How to Build a Novel About a Teen: on Caitlin Moran’s How to Build a Girl

Caitlin Moran novel cover

When I walk into the room to meet Caitlin Moran, she’s wearing a red Hawaiian shirt underneath a blue kimono. She’s just, ya know, hanging out at her publisher’s office on a Saturday, working on one or two of what looks like close to 100 stickies on her MacBook desktop for all her various projects. Her energy is kinetic; she’s warm, friendly, as funny as you might expect, and although she’s a bestselling author and one of the most well-known writers in England, she’s excited and willing to talk about everything from Kate Bush’s recent shows to Dr. Who.

With her latest book and first novel (although her Wikipedia entry does count The Chronicles of Narmo, the book she wroteat the age of 16, among her works), How to Build a Girl, Moran introduces us to Johanna Morrigan. Morrigan is a teenage girl from England’s West Midlands who reinvents herself into Dolly Wilde, a MD 20/20-chugging and lots of sex-having rock journalist. Moran is famous as a bestselling journalist and memoirist, so writing a novel could be tricky territory, especially one with a teen protagonist. As YA fans know, there are simply some adults that can’t write teens. I’ve even had a writer tell me that they didn’t even like kids, but their agent thought YA was a good route for them to try for their next book.
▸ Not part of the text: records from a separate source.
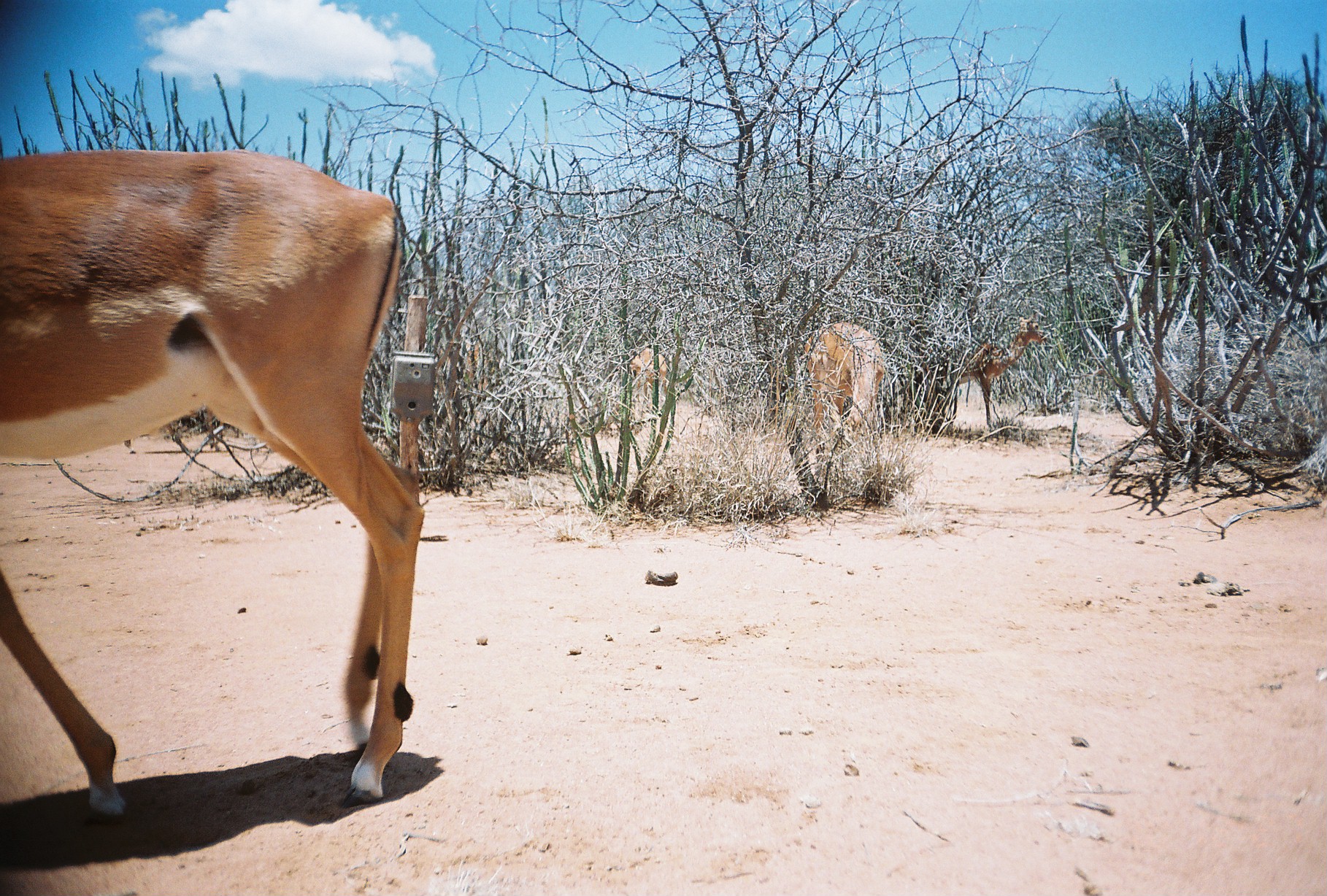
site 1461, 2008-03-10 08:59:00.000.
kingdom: Animalia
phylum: Chordata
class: Mammalia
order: Artiodactyla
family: Bovidae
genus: Aepyceros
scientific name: Aepyceros melampus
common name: impala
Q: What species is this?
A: Aepyceros melampus (impala).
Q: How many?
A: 5.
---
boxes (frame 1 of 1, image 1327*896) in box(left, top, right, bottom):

Thankfully, it all works out for Moran. How to Build a Girl is smart, hilarious, fast-paced, and Johanna/Dolly is one of the most unforgettable literary characters you’ll meet in 2014. For anybody who was a weirdo teen without a whole lot of friends, she’s the type of person you either wished you knew or wished you could be. She’s strong but vulnerable, witty, intelligent, and has to keep it all together after dropping out of school so she can go to London to start her journalism career. The novel isn’t too far removed from Moran’s own story, but the novel belongs to her character. “The ratio of truth to bullshit is that of in Little House on the Prairie,” she says. “In that Laura Ingalls Wilder was a pioneer girl, but most of the incidents in those books aren’t things that happened to her. They happened to friends of hers. There are things that she researched. So in that way it’s the same: I’m that pioneer girl. I am that fat, teenage music journalist who goes and has a lot of sex, but a lot of the individual penises that happened to Johanna in the book are not ones that happened to me, they’re ones that happened to friends.”

“I am that fat, teenage music journalist who goes and has a lot of sex, but a lot of the individual penises that happened to Johanna in the book are not ones that happened to me, they’re ones that happened to friends.”

Even though she wasn’t writing a memoir, it wasn’t difficult for Moran to write from the point of view of a teenage journalist venturing into the big city. She could easily conjure up that feeling, she said, because all she did before 16 was sit inside and watch television and movies, so when she finally started going out into the world “everything was so hyper-real.” She lists getting on a train, going to her first rock concert, her first kiss, the first time she went to a party, her first drink, and other firsts in her life that she experienced as a teen, and how she held on to every one of those moments in her head, eventually distilling them into this book that she sees doing something bigger than racking up sales or getting turned into a summer blockbuster.

“The whole reason I wanted to move into fiction is because I am interested in revolution and changing the world. And what I’ve observed through 20 years writing about popular culture and being a fan is that you can change the world.” Moran says that How to Build a Girl is the starting point for a trilogy of books that follows the life of her protagonist into adulthood. She mentions Dickens and Orwell as examples of journalists whose move to fiction helped society confront a number of ills. “It’s amazing that strong girls are getting big at the box office, but these are all kids in a dystopia fighting for their lives,” she says, bringing up Divergent and The Hunger Games. “That would make me a bit anxious if I was a teenage girl and those were the only girls I was seeing. Some days it’s enough of a struggle to get up in a skirt that doesn’t make you feel bodily dysmorphic and walk down the street without getting hassled by some boys.”

How to Build a Girl isn’t a YA novel, mind you. Its protagonist is a teen, but Moran says the book isn’t aimed specifically at younger people. Moran took her cues from other famous fictional teens — from Holden Caulfield to characters in the Brontë sisters’ books — but as she points out, those books weren’t considered young adult literature or even great literature right away. But at their heart, they’re about the same thing as her own book: loner teens. That’s what Moran gets, because that’s what she was. She treats Johanna with a certain amount of care and respect that some authors might not even pay to their adult protagonists. This makes Johanna easy to relate to and How to Build a Girl one of the best coming-of-age books to come out this year.